— Work required —
Rewrite all of the entries below, replacing each occurrence of "owl's wing" with "bird's wing" and leaving everything else untouched.

— Material for this task —
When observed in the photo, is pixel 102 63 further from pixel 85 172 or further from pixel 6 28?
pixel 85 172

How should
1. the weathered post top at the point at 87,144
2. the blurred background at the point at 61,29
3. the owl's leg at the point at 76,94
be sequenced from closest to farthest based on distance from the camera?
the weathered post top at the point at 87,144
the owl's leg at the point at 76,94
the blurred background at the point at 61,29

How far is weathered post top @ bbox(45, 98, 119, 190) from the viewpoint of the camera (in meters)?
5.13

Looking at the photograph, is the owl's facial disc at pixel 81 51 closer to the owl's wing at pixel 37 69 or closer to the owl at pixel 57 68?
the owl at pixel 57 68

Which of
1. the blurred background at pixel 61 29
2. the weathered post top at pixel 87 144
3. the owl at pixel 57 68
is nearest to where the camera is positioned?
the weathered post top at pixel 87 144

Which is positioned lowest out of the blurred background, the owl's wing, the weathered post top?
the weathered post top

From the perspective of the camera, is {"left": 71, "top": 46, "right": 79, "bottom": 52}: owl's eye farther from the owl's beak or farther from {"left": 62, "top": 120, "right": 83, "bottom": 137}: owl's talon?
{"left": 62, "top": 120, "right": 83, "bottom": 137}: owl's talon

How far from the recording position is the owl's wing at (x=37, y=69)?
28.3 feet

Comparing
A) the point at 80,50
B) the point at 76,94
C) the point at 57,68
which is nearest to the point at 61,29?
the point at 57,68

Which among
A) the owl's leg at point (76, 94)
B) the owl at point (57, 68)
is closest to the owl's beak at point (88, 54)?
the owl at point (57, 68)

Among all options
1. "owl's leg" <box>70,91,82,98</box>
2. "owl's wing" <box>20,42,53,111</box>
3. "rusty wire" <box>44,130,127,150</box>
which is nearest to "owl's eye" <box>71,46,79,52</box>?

— Full solution —
When observed in the photo, is pixel 102 63 further from pixel 85 172 or further from pixel 6 28?
pixel 85 172

How should
1. the weathered post top at the point at 87,144
2. the blurred background at the point at 61,29
3. the owl's leg at the point at 76,94
be sequenced from closest to farthest based on distance from the camera?
the weathered post top at the point at 87,144
the owl's leg at the point at 76,94
the blurred background at the point at 61,29

How far is weathered post top @ bbox(45, 98, 119, 190) from the viewpoint of the camera (in meters)?
5.13

Looking at the photograph, is the owl's facial disc at pixel 81 51 closer to the bird's wing at pixel 37 69 or closer to the owl at pixel 57 68?
the owl at pixel 57 68

Which of
1. the blurred background at pixel 61 29
2. the weathered post top at pixel 87 144
3. the owl at pixel 57 68
is nearest to where the camera is positioned?
the weathered post top at pixel 87 144

Which is positioned lowest out of the blurred background, the bird's wing, the weathered post top?
the weathered post top

From the perspective of the camera, is {"left": 71, "top": 46, "right": 79, "bottom": 52}: owl's eye farther from the owl's beak or farther from {"left": 62, "top": 120, "right": 83, "bottom": 137}: owl's talon?
{"left": 62, "top": 120, "right": 83, "bottom": 137}: owl's talon

How far from the recording position is the bird's wing at (x=37, y=69)?
28.3 feet

Comparing
A) the point at 80,50
B) the point at 76,94
C) the point at 57,68
which is nearest to the point at 61,29?
the point at 57,68

Which among
A) the owl's leg at point (76, 94)
B) the owl at point (57, 68)
is closest to the owl's beak at point (88, 54)?
the owl at point (57, 68)

Among all options
1. "owl's leg" <box>70,91,82,98</box>
2. "bird's wing" <box>20,42,53,111</box>
3. "rusty wire" <box>44,130,127,150</box>
which is nearest to "owl's eye" <box>71,46,79,52</box>?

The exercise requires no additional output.